The Constitutional Tribunal, in its September 12, 2005 judgment (SK 13/05), ruled that “truth” under Article 56 is a normative concept—encompassing not just facts, but their proper legal classification. Critically, however, the Tribunal emphasized: tax inaccuracy should not be automatically equated with intentional tax fraud.

Intent: The Prerequisite

Crimes under Article 56 can only be committed intentionally, with either direct or conditional intent.

The Supreme Court has repeatedly stressed (in cases II KK 127/24, II KK 52/23, IV KK 435/18, among others): merely establishing that a company’s president possesses the attributes allowing criminal liability under the representative provisions isn’t sufficient to attribute intent. The prosecution must prove that the perpetrator:

  • knew they were stating falsehoods or concealing truth,
  • was aware they were exposing tax revenue to depletion,
  • wanted this outcome or at least accepted it.
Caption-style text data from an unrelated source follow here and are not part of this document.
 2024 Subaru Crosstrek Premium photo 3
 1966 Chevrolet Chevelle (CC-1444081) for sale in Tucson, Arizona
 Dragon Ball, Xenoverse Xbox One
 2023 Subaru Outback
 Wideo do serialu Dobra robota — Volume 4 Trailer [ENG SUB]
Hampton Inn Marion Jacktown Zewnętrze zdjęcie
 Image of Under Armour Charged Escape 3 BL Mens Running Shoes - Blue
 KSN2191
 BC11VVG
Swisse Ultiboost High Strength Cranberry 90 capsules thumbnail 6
Intent cannot be presumed. A tax decision finding irregularities doesn’t automatically generate fiscal criminal liability.

Tax Fraud vs. Criminal Fraud

Can understating taxes be classified as fraud under the general Criminal Code? The courts consistently answer: no.
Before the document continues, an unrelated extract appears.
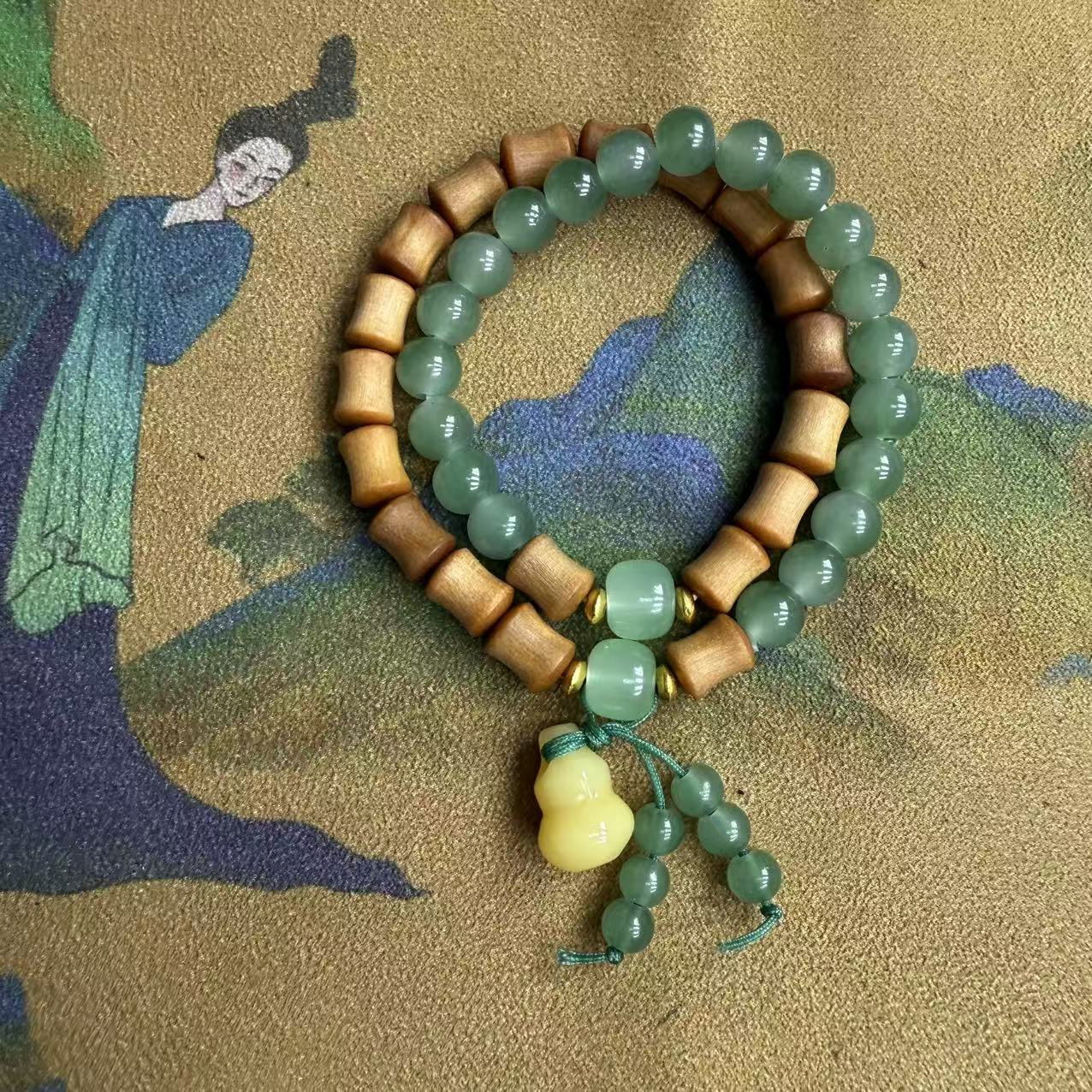 1314号文玩手链多样性发其一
The Supreme Court explained in its June 24, 2015 resolution (I KZP 2/15): when a taxpayer self-assesses and remits a reduced amount, there’s no disposition of property by the tax authority. The tax office takes no action—it simply accepts the return and payment. The absence of property disposition precludes fraud under Article 286 of the Criminal Code.

Criminal Code fraud enters the picture only when someone obtains a tax refund (Article 76 of the Fiscal Penal Code)—when the tax authority actually pays out money based on false data.
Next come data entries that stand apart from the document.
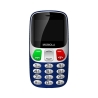 Mobile Phone for Seniors Mobiola MB800 2G BLUE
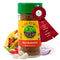 Flavor Seed Rock Yo Taco Gluten Free Organic Taco Seasoning Mix, 2.6 oz - Plant Based, Non-GMO, Vegan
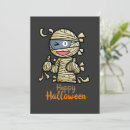 Recherche de kawaii halloween invitations Drôle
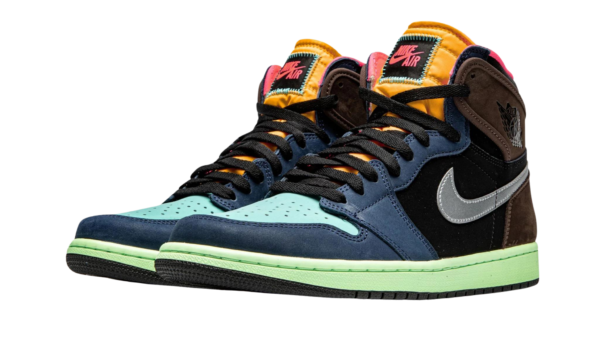 Air Jordan 1 Retro High Tokyo 'Bio Hack' - Image 4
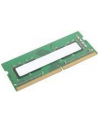 Lenovo Accessories ThinkPad 32GB DDR4 3200 SODIMM/. - nr 1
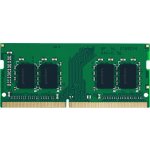 Goodram DDR4 16GB 3200MHZ CL22 (1x16GB) GR3200S464L22/16G – Zboží Živě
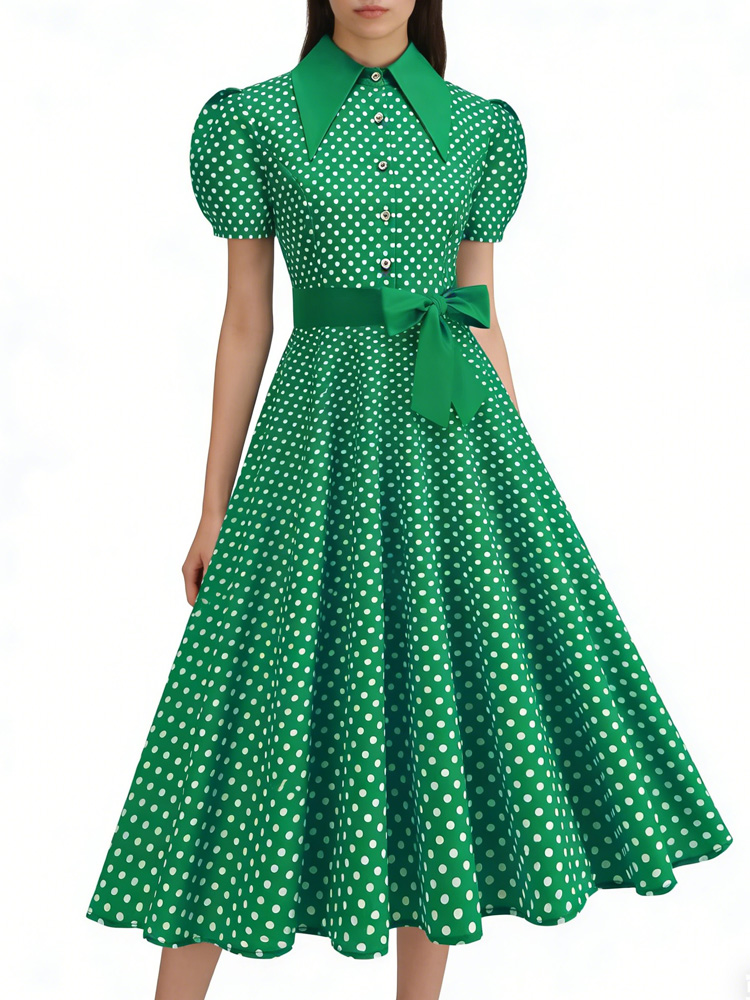 Robe Pinup Elegant 1950s 60s R - Women'S Fashion Of The 60S incelemesi ve fiyatı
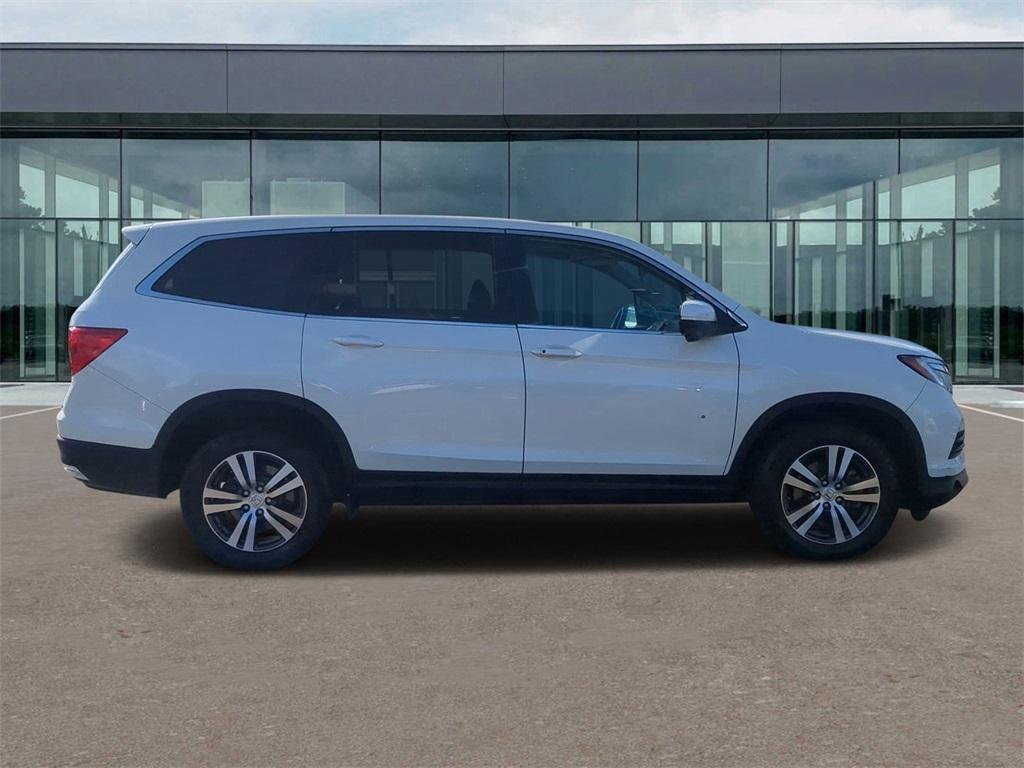 used 2018 Honda Pilot car, priced at $21,999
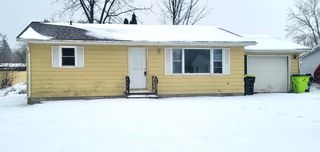 214 E  6th St, Pinconning, MI 48650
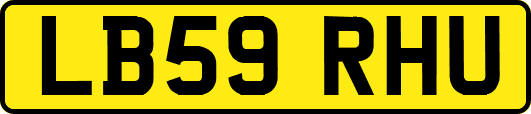 LB59RHU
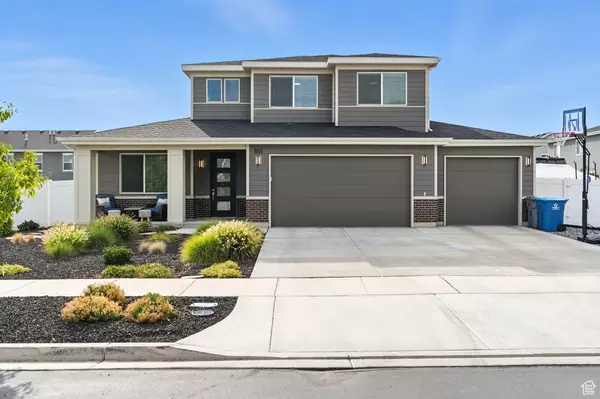 856 S 120 W, American Fork, UT 84003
Fictitious Invoices: Who Bears Responsibility

Issuing fictitious VAT invoices doesn’t, by itself, fulfill the elements of Article 56—the issuer isn’t obligated to pay VAT on nonexistent transactions.

They may, however, be liable for aiding tax fraud committed by the invoice recipient who uses it to reduce their output tax. Condition: the recipient was actually conducting real business and had tax to reduce. If both parties were operating exclusively with fictitious transactions—there’s no tax obligation that could be depleted.

Instrumental Initiation of Criminal Proceedings

A particularly significant line of jurisprudence concerns using fiscal criminal proceedings to suspend the running of tax assessment limitation periods.

The Supreme Administrative Court and regional administrative courts consistently hold: instrumental initiation of fiscal criminal proceedings doesn’t trigger limitation suspension (NSA judgment of September 29, 2022, I FSK 226/22).

When might initiation be deemed instrumental?

  • Timing close to the limitation deadline,
  • No real procedural activity following initiation,
  • Proceedings remain in the in rem phase with no prospect of pressing charges,
  • Initiation serves solely to “stop the clock” on limitation.

In doubtful cases, the tax authority must explain in its decision’s reasoning that initiating criminal proceedings was substantively justified, not an abuse of process.

Knowing vs. Unknowing Participation

The courts distinguish two situations of participation in VAT carousels and other tax fraud schemes:

Knowing participation — the taxpayer knew they were participating in fraud. Criminal liability applies; examining “due diligence” is beside the point.

Unknowing participation — the taxpayer didn’t know about the fraud, but can be attributed lack of due diligence. They lose the right to deduct VAT but don’t bear fiscal criminal liability (which requires intent).

Courts emphasize: the tax authority cannot draw alternative conclusions like “either they knew, or they failed in diligence.” Findings must be unequivocal.

Limitation: Peculiarities of Tax Crimes

The limitation period for crimes under Article 56 doesn’t begin from the date of commission, but from the end of the year in which the tax payment deadline fell.

Additionally: limitation of criminal liability also occurs when the tax obligation itself becomes time-barred—even if the crime’s limitation period hasn’t yet expired. This preferential period can shorten the prosecution window.